(PROVIDED DATA begins)

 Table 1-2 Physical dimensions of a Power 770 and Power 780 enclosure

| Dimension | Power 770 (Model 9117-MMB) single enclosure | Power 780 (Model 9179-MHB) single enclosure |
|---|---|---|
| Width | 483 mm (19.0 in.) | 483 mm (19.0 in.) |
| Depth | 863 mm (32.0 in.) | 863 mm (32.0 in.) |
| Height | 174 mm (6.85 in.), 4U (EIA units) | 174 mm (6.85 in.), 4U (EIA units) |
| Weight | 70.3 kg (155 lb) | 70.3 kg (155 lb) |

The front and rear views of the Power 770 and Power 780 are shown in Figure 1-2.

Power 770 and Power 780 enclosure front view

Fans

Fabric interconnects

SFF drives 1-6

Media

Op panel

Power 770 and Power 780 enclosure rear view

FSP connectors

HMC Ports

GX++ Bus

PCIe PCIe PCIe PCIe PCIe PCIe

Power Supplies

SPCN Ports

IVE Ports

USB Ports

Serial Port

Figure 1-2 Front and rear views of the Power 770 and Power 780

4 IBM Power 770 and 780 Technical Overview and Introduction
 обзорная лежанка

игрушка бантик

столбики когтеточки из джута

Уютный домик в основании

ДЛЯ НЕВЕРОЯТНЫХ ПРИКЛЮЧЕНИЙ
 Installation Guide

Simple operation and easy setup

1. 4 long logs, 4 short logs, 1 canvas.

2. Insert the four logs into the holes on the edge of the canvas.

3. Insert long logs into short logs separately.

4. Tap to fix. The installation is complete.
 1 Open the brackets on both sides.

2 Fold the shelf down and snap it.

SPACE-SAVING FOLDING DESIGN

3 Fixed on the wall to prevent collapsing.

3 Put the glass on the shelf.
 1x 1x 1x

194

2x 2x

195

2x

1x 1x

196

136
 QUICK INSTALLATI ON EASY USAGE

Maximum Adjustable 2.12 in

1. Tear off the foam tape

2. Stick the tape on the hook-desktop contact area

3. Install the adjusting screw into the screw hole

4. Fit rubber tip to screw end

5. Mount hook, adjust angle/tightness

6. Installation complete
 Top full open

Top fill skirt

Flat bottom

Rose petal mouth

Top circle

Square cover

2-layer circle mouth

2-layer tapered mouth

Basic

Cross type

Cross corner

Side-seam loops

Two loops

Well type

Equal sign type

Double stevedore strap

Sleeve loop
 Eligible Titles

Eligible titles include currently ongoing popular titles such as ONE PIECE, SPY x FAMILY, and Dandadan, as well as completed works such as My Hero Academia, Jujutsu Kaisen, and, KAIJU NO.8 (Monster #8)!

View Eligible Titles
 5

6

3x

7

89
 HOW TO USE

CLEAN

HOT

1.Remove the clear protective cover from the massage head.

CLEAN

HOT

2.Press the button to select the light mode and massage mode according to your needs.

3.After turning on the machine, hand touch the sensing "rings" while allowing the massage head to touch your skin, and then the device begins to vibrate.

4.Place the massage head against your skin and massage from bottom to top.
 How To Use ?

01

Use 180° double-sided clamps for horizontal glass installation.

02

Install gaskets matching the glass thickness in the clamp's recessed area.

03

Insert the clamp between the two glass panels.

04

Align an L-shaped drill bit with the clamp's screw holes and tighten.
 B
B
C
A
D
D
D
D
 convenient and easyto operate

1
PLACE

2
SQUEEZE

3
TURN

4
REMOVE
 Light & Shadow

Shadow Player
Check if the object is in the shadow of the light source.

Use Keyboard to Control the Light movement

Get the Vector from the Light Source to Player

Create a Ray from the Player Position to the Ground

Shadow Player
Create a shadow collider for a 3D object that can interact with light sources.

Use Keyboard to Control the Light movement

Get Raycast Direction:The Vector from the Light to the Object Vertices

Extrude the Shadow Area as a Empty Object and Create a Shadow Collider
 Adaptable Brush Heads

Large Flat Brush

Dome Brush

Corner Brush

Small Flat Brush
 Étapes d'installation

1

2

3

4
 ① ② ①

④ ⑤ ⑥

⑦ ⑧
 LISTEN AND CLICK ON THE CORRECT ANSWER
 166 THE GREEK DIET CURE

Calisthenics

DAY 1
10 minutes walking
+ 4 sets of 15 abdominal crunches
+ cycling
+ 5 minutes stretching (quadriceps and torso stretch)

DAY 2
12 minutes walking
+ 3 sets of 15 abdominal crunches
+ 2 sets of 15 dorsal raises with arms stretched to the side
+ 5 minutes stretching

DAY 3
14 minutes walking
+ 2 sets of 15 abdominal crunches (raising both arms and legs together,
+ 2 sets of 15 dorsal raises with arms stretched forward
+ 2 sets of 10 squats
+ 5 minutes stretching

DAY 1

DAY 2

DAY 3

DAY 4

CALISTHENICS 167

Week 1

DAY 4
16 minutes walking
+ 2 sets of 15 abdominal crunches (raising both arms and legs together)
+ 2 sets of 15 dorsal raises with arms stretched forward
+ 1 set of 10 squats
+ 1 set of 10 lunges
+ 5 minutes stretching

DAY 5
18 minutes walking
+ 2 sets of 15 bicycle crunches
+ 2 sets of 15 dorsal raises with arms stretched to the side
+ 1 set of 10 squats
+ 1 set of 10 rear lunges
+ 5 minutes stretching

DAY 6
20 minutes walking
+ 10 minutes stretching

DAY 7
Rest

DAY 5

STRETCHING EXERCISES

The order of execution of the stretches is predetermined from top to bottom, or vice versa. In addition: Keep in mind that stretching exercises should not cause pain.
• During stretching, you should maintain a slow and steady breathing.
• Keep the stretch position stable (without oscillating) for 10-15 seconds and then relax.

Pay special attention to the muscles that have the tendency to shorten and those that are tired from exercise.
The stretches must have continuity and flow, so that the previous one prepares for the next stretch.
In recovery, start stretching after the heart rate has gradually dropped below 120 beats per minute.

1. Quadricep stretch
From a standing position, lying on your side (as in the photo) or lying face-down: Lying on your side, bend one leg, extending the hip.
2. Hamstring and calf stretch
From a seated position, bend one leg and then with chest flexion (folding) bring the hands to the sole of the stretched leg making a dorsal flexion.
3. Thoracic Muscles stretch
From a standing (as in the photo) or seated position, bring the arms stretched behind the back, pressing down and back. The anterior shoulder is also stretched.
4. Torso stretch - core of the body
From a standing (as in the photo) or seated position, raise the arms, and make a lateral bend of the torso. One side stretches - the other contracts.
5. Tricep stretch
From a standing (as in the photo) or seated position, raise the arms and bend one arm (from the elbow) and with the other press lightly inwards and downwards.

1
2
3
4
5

(PROVIDED DATA ends)

EXERCISE OBJECTIVE: When a line in the material includes the word "holes", copy it out.

RESPONSE TO THIS TASK:
2. Insert the four logs into the holes on the edge of the canvas.
Align an L-shaped drill bit with the clamp's screw holes and tighten.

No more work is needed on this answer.